• Reading passage
::::::::

Russian Navy


“Sea Ghosts”


Since our childhood we have been acquainted with the famous legend of the Flying Dutchman which is thought to betoken a wreck to any ship she encounters. However, there is a great number of other mysterious stories related to the sea ghosts. Along with phantoms of human beings, animals, ships, airplanes, cars and ancient battles, they are the subjects of in-depth study of a relatively new scientific discipline – ghostology (which derives from an English word “ghost”). Unfortunately, it can say very little about the very essence and substance of the ghost phenomenon, yet it managed to accumulate lots of facts about them.

In the following article, which we offer to your attention, the English writer Roy Bainton describes the most common types of ghosts which one may come across in the vast expanses of the oceans and seas.

Sea, ocean… How enchanting, thrilling and mysterious those words are! Somewhere behind the subtle coastline of our knowledge, in the darkest water depths covering 7/10 of the entire planet surface, live ghosts which follow in the wake of the ocean-liners. The marine secrets and mysteries are abundant and, according to some experienced travelers, one should treat them very seriously and with respect. Otherwise, there is a risk of going through lots of various troubles and disasters or even losing one’s life.

::::::::

• Data block
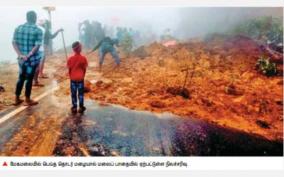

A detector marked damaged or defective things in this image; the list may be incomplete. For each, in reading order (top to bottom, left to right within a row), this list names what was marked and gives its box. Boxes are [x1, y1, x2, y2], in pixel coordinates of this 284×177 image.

damaged road surface [0, 91, 282, 156]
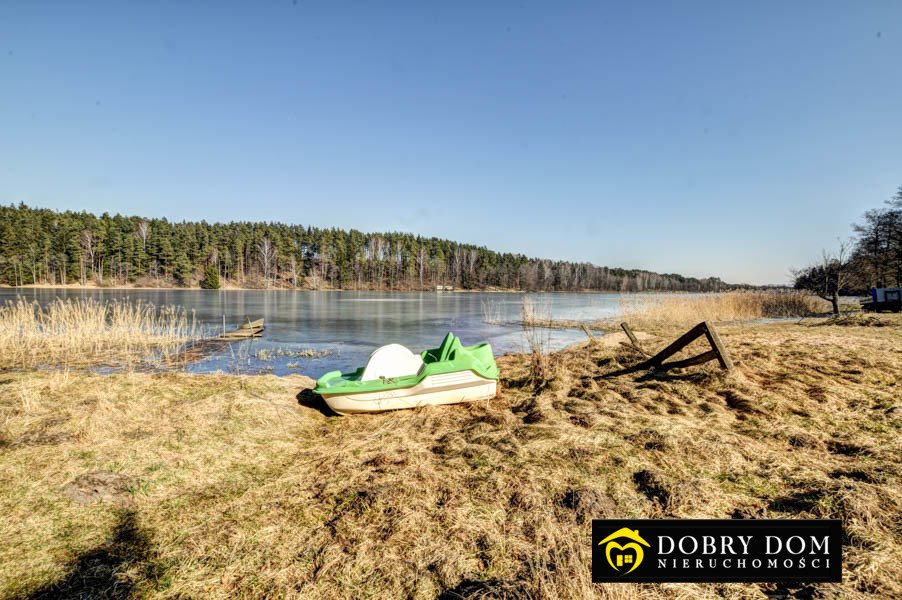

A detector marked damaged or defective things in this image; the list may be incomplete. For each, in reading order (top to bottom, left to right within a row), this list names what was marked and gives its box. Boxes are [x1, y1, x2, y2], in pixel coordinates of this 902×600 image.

broken wooden structure [616, 318, 736, 376]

::::::::

• Problem set
(a) Copy word for word the passage of the sea ghosts article that opens with the words containing "In the following" and closes with "losing one’s life.".
(b) Continue the article on sea ghosts from the point where it stops.

• Outputs by task
(a)
In the following article, which we offer to your attention, the English writer Roy Bainton describes the most common types of ghosts which one may come across in the vast expanses of the oceans and seas.

Sea, ocean… How enchanting, thrilling and mysterious those words are! Somewhere behind the subtle coastline of our knowledge, in the darkest water depths covering 7/10 of the entire planet surface, live ghosts which follow in the wake of the ocean-liners. The marine secrets and mysteries are abundant and, according to some experienced travelers, one should treat them very seriously and with respect. Otherwise, there is a risk of going through lots of various troubles and disasters or even losing one’s life.

(b)
In 1959, I served as a seaman on the cargo-and-passenger ship Borodino that used to sail between the port of Hull (port in Great Britain) and Denmark.

It was a deadly cold November night, and the Borodino was anchored in the port of Hull preparing to leave in the direction of Copenhagen. Most of the crew members were still in the city. Apart from me, there were only a night-watch sailor, mechanical engineer and young steward on board. Tired, I was lying in my berth; the steward was in the next cabin. Soon after midnight, the electric light bulbs suddenly began to go out and then turn on again. Several minutes later, the entire ship echoed with a horrible scream that made your blood freeze. I darted out into the corridor where I bumped face to face into our pallid steward who was trembling with fear and hysterically shouting:

- He has come! He knocked at my door! I opened it and then I saw him… It was Percy… He was soaring and there were ugly bloody stumps instead of his legs. After that he went straight through the ship bulkhead and just vanished!

Later, another sailor told me that he had heard stories of the ghost of mechanic Percy McDonald, who died a terrible death suffering immense indescribable agony after both his legs had been cut off, due to carelessness or negligence, in the engine department. Frightened to death, the steward decided to quit his job and left the ship at the nearest port, and one month later I did the same thing.

Over those long years of voyage, I understood that that incident with Percy was but just a little episode in the endless train of paranormal supernatural phenomena that seem to so frequently happen in the sea.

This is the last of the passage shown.